En 2019, troisième coup d’éclat avec le lancement de la vente de foin pour la préparation culinaire, avec une forte valeur ajoutée à la clé. La SARL « Michel et Alain fermiers bio » est alors créée pour ce débouché et la vente de viande surgelée (lire l’encadré). Au cours des dernières années, les éleveurs ont aussi construit un séchage en grange de 400 t de capacité.

En 2019, le Gaec saisit l’opportunité d’associer les deux fils de Michel : Lucien et Adrien. Une salariée, Lauranne Marie, rejoint la SARL début 2021 grâce à une aide du plan de relance. La jeune femme d’origine citadine est titulaire d’un BTS « productions animales » et d’une licence. Elle pourrait bientôt s’associer à l’activité commerciale.

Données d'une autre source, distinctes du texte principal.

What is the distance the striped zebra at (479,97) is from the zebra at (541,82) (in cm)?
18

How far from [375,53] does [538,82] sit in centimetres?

« Nous avions envie de développer une activité de vente directe dès 2018, mais sans trop investir car je ne suis plus en début de carrière, souligne Alain Delangle. Nous avions déjà un séchoir et un foin bio de très bonne qualité, c’est comme cela que le projet est né. » De fil en aiguille, l’éleveur rencontre Hubert Nobis, chef étoilé dans l’Orne, qui a coutume de cuisiner au foin. Des liens sont noués, ils aboutissent notamment à communiquer autour de différentes recettes. D’autres grands noms de la gastronomie se grefferont par la suite à la démarche. « Cette reconnaissance de grands chefs a été extrêmement importante pour nous », insiste Lauranne, également passionnée de photographie et à la tête d’un blog culinaire (1).

Des partenariats pour la transformation

Le caractère insolite de la production attire les télévisions et journaux grand public. Les éleveurs se font aussi démarcher pour vendre du foin pour les nouveaux animaux de compagnie. L’ensachage est réalisé à la ferme, en partenariat avec un ESAT (établissement ou service d’aide par le travail).

Glace, bière, confiture, yaourt, sodas…, l’activité de foin alimentaire se développe via des partenariats avec des transformateurs pour créer différents produits dérivés. « Nous sommes une structure légère. Nous n’avons pas vocation à tout produire, déroule Alain. Nous faisons comme la grande distribution qui délègue la transformation. Sauf que notre marque, c’est une marque de producteurs. »

Le succès des produits leur donne l’envie de professionnaliser l’activité et d’aménager au sein de la ferme un atelier de transformation, et pourquoi pas y associer des panneaux photovoltaïques sur la toiture, un magasin et un espace de coworking pour que différentes énergies puissent se retrouver. « Je suis convaincu que l’avenir de l’agriculture passe par la rencontre avec les citadins, mais c’est une autre histoire », lâche Alain Delangle, qui pilote par ailleurs un projet de jumelages villes-campagnes avec Campacity.